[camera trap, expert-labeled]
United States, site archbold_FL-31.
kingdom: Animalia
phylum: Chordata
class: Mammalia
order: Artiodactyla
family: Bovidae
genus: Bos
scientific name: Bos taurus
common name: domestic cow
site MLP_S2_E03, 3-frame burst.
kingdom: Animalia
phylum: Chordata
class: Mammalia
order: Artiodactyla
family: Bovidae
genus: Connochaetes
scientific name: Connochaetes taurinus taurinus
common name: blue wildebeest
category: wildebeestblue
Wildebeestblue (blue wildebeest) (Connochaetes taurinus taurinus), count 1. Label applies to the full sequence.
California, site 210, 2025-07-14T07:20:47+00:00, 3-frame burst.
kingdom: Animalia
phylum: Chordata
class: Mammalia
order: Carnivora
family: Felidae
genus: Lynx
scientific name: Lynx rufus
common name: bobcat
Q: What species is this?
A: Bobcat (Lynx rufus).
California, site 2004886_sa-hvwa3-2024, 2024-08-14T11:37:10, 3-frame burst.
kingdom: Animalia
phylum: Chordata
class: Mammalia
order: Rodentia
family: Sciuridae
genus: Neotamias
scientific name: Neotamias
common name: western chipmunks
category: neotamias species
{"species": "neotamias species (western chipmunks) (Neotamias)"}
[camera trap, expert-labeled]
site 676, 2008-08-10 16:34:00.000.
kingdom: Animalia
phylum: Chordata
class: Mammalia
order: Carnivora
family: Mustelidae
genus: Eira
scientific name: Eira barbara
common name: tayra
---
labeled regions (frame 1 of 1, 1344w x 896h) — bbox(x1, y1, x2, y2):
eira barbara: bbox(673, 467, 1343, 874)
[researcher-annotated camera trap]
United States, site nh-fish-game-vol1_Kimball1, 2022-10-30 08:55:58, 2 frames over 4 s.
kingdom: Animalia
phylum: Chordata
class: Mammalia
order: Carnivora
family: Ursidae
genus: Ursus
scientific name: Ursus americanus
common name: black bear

What to work on.
Copy every line of the data above, beginning with the first and ending with the line that contains "category: neotamias species", and give nothing more.

Response to this task.
[camera trap, expert-labeled]
United States, site archbold_FL-31.
kingdom: Animalia
phylum: Chordata
class: Mammalia
order: Artiodactyla
family: Bovidae
genus: Bos
scientific name: Bos taurus
common name: domestic cow
site MLP_S2_E03, 3-frame burst.
kingdom: Animalia
phylum: Chordata
class: Mammalia
order: Artiodactyla
family: Bovidae
genus: Connochaetes
scientific name: Connochaetes taurinus taurinus
common name: blue wildebeest
category: wildebeestblue
Wildebeestblue (blue wildebeest) (Connochaetes taurinus taurinus), count 1. Label applies to the full sequence.
California, site 210, 2025-07-14T07:20:47+00:00, 3-frame burst.
kingdom: Animalia
phylum: Chordata
class: Mammalia
order: Carnivora
family: Felidae
genus: Lynx
scientific name: Lynx rufus
common name: bobcat
Q: What species is this?
A: Bobcat (Lynx rufus).
California, site 2004886_sa-hvwa3-2024, 2024-08-14T11:37:10, 3-frame burst.
kingdom: Animalia
phylum: Chordata
class: Mammalia
order: Rodentia
family: Sciuridae
genus: Neotamias
scientific name: Neotamias
common name: western chipmunks
category: neotamias species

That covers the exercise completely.